O governo federal tem lançado novos instrumentos para atrair recursos dos fundos de pensão para a infraestrutura. No início deste mês, anunciou acordo com o Banco Mundial para criar debêntures de infraestrutura que já remuneram seus investidores desde o começo do empreendimento e que, portanto, se enquadram no atual perfil de investimento dos fundos de pensão.

Dessa forma, os fundos deixariam de correr riscos com os empreendimentos, como ocorre quando eles são efetivamente sócios dos consórcios vencedores dos leilões, para se limitarem a um papel de financiadores. Ainda assim, os fundos exigiram dos grupos empreendedores um juro acima daqueles pagos pelo Tesouro Nacional, para cobrir o risco maior de inadimplência nesses empréstimos.

— Uma operação mais arriscada terá que assegurar uma rentabilidade absurda — admitiu uma fonte do próprio governo.

MAIS INVESTIMENTO SÓ EM 2017

A parceria com o Banco Mundial visa a aproveitar a experiência da instituição para atrair recursos privados, via mercado de capitais, para os projetos do Programa de Investimentos em Logística ( PIL). O Banco Mundial vai apoiar o programa piloto, que deve começar nos próximos meses, com recursos de até US$ 500 milhões. O piloto estará aberto à participação de outras agências multilaterais de fomento, como o Banco Interamericano de Desenvolvimento ( BID).

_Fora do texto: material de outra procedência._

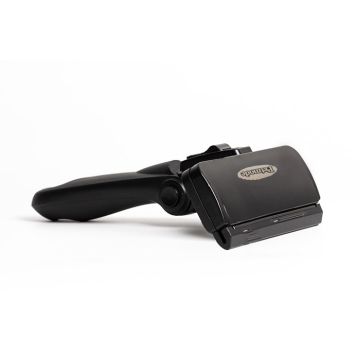 Petmode Βούρτσα Short/Medium Hair L 11.3cm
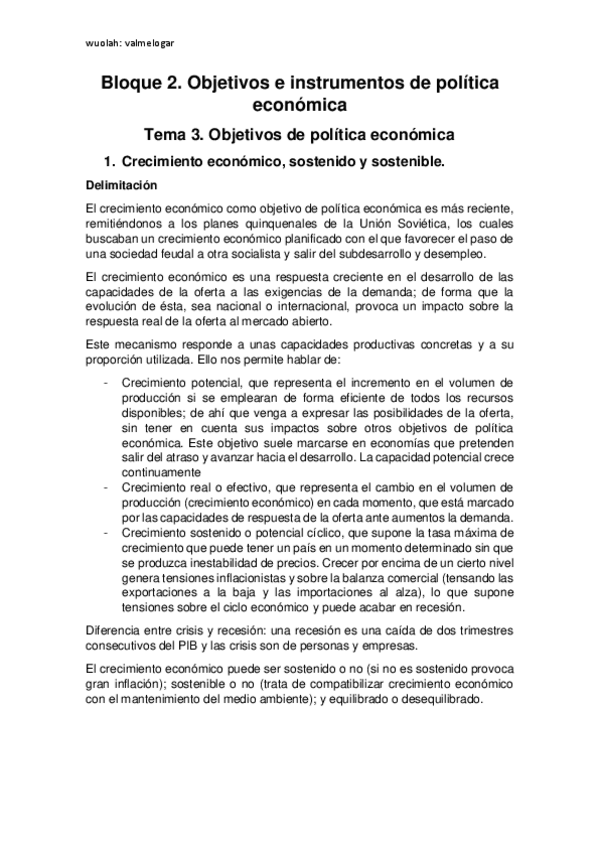 Miniatura del documento Tema-3.pdf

Tanto governo como o setor privado acreditam que a volta dos fundos de pensão para grandes projetos de infraestrutura somente vai acontecer a partir de 2017, quando está prevista alguma recuperação no crescimento do PIB ( Produto Interno Bruto, soma de bens e serviços produzidos pelo país).

— Vai depender da recuperação da economia e da saúde financeira das empresas — afirmou um integrante do governo.

No passado recente, a presença forte dos fundos de pensão de estatais em consórcios de infraestrutura foi incentivada pelo governo para viabilizar leilões, como o da usina hidrelétrica de Belo Monte e de rodovias. No caso da usina, com o atraso na obra, as entidades ainda não tiveram retorno significativo. O funcionamento de Belo Monte está previsto para começar em março do ano que vem.